Retype every line below precisely as it appears.

<<<<

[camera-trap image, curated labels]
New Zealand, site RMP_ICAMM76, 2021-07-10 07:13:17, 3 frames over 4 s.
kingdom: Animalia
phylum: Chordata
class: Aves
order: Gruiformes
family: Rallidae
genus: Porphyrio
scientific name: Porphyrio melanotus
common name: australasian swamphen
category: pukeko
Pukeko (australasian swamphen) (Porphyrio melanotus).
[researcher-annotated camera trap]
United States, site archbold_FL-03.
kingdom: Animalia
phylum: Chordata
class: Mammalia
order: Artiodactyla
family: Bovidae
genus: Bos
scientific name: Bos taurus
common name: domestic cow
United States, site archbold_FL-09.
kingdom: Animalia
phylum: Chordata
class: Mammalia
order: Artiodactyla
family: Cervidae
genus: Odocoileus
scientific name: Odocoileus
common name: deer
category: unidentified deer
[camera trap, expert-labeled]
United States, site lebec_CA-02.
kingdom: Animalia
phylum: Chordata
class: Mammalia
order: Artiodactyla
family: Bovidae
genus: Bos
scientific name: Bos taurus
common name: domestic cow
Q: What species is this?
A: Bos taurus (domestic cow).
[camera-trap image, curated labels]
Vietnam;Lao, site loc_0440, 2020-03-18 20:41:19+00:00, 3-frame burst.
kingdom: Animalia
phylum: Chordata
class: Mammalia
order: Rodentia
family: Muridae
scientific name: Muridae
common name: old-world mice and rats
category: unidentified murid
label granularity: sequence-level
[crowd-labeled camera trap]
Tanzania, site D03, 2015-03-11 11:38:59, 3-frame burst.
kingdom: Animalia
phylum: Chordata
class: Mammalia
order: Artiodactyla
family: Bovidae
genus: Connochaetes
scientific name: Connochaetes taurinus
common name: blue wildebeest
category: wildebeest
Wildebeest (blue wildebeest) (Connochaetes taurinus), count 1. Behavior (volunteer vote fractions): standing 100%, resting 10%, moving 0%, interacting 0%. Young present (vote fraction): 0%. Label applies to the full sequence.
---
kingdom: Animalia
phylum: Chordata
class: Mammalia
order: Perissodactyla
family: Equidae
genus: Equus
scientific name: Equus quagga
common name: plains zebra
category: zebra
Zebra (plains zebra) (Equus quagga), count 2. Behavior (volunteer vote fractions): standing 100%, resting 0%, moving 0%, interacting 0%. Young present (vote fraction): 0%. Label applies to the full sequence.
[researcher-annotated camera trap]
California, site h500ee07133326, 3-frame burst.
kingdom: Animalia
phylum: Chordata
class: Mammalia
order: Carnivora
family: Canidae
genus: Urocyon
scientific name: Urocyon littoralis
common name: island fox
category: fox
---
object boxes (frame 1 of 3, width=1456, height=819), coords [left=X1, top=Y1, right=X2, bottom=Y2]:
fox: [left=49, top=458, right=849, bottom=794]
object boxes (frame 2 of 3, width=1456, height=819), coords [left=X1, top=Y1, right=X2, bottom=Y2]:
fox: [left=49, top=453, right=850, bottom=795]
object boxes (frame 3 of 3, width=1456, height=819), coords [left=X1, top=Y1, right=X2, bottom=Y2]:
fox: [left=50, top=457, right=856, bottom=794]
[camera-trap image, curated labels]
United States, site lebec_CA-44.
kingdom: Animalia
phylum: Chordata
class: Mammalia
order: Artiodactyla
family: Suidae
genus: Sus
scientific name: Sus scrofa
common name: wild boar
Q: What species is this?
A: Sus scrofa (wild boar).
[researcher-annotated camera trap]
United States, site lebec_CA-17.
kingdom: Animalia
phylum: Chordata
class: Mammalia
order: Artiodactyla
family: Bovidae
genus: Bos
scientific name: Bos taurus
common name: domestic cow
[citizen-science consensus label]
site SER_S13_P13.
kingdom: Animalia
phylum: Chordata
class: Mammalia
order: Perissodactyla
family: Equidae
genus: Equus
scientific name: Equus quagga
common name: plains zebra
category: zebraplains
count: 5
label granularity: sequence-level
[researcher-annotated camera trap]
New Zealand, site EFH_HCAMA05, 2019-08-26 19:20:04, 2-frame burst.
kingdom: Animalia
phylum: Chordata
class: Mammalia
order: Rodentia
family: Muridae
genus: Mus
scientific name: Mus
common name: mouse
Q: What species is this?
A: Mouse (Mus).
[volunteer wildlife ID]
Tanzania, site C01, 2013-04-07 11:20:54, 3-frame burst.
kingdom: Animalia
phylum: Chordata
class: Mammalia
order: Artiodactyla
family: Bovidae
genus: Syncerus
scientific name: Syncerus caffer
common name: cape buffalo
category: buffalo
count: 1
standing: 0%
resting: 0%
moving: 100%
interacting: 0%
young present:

>>>>

_Your solution_
[camera-trap image, curated labels]
New Zealand, site RMP_ICAMM76, 2021-07-10 07:13:17, 3 frames over 4 s.
kingdom: Animalia
phylum: Chordata
class: Aves
order: Gruiformes
family: Rallidae
genus: Porphyrio
scientific name: Porphyrio melanotus
common name: australasian swamphen
category: pukeko
Pukeko (australasian swamphen) (Porphyrio melanotus).
[researcher-annotated camera trap]
United States, site archbold_FL-03.
kingdom: Animalia
phylum: Chordata
class: Mammalia
order: Artiodactyla
family: Bovidae
genus: Bos
scientific name: Bos taurus
common name: domestic cow
United States, site archbold_FL-09.
kingdom: Animalia
phylum: Chordata
class: Mammalia
order: Artiodactyla
family: Cervidae
genus: Odocoileus
scientific name: Odocoileus
common name: deer
category: unidentified deer
[camera trap, expert-labeled]
United States, site lebec_CA-02.
kingdom: Animalia
phylum: Chordata
class: Mammalia
order: Artiodactyla
family: Bovidae
genus: Bos
scientific name: Bos taurus
common name: domestic cow
Q: What species is this?
A: Bos taurus (domestic cow).
[camera-trap image, curated labels]
Vietnam;Lao, site loc_0440, 2020-03-18 20:41:19+00:00, 3-frame burst.
kingdom: Animalia
phylum: Chordata
class: Mammalia
order: Rodentia
family: Muridae
scientific name: Muridae
common name: old-world mice and rats
category: unidentified murid
label granularity: sequence-level
[crowd-labeled camera trap]
Tanzania, site D03, 2015-03-11 11:38:59, 3-frame burst.
kingdom: Animalia
phylum: Chordata
class: Mammalia
order: Artiodactyla
family: Bovidae
genus: Connochaetes
scientific name: Connochaetes taurinus
common name: blue wildebeest
category: wildebeest
Wildebeest (blue wildebeest) (Connochaetes taurinus), count 1. Behavior (volunteer vote fractions): standing 100%, resting 10%, moving 0%, interacting 0%. Young present (vote fraction): 0%. Label applies to the full sequence.
---
kingdom: Animalia
phylum: Chordata
class: Mammalia
order: Perissodactyla
family: Equidae
genus: Equus
scientific name: Equus quagga
common name: plains zebra
category: zebra
Zebra (plains zebra) (Equus quagga), count 2. Behavior (volunteer vote fractions): standing 100%, resting 0%, moving 0%, interacting 0%. Young present (vote fraction): 0%. Label applies to the full sequence.
[researcher-annotated camera trap]
California, site h500ee07133326, 3-frame burst.
kingdom: Animalia
phylum: Chordata
class: Mammalia
order: Carnivora
family: Canidae
genus: Urocyon
scientific name: Urocyon littoralis
common name: island fox
category: fox
---
object boxes (frame 1 of 3, width=1456, height=819), coords [left=X1, top=Y1, right=X2, bottom=Y2]:
fox: [left=49, top=458, right=849, bottom=794]
object boxes (frame 2 of 3, width=1456, height=819), coords [left=X1, top=Y1, right=X2, bottom=Y2]:
fox: [left=49, top=453, right=850, bottom=795]
object boxes (frame 3 of 3, width=1456, height=819), coords [left=X1, top=Y1, right=X2, bottom=Y2]:
fox: [left=50, top=457, right=856, bottom=794]
[camera-trap image, curated labels]
United States, site lebec_CA-44.
kingdom: Animalia
phylum: Chordata
class: Mammalia
order: Artiodactyla
family: Suidae
genus: Sus
scientific name: Sus scrofa
common name: wild boar
Q: What species is this?
A: Sus scrofa (wild boar).
[researcher-annotated camera trap]
United States, site lebec_CA-17.
kingdom: Animalia
phylum: Chordata
class: Mammalia
order: Artiodactyla
family: Bovidae
genus: Bos
scientific name: Bos taurus
common name: domestic cow
[citizen-science consensus label]
site SER_S13_P13.
kingdom: Animalia
phylum: Chordata
class: Mammalia
order: Perissodactyla
family: Equidae
genus: Equus
scientific name: Equus quagga
common name: plains zebra
category: zebraplains
count: 5
label granularity: sequence-level
[researcher-annotated camera trap]
New Zealand, site EFH_HCAMA05, 2019-08-26 19:20:04, 2-frame burst.
kingdom: Animalia
phylum: Chordata
class: Mammalia
order: Rodentia
family: Muridae
genus: Mus
scientific name: Mus
common name: mouse
Q: What species is this?
A: Mouse (Mus).
[volunteer wildlife ID]
Tanzania, site C01, 2013-04-07 11:20:54, 3-frame burst.
kingdom: Animalia
phylum: Chordata
class: Mammalia
order: Artiodactyla
family: Bovidae
genus: Syncerus
scientific name: Syncerus caffer
common name: cape buffalo
category: buffalo
count: 1
standing: 0%
resting: 0%
moving: 100%
interacting: 0%
young present:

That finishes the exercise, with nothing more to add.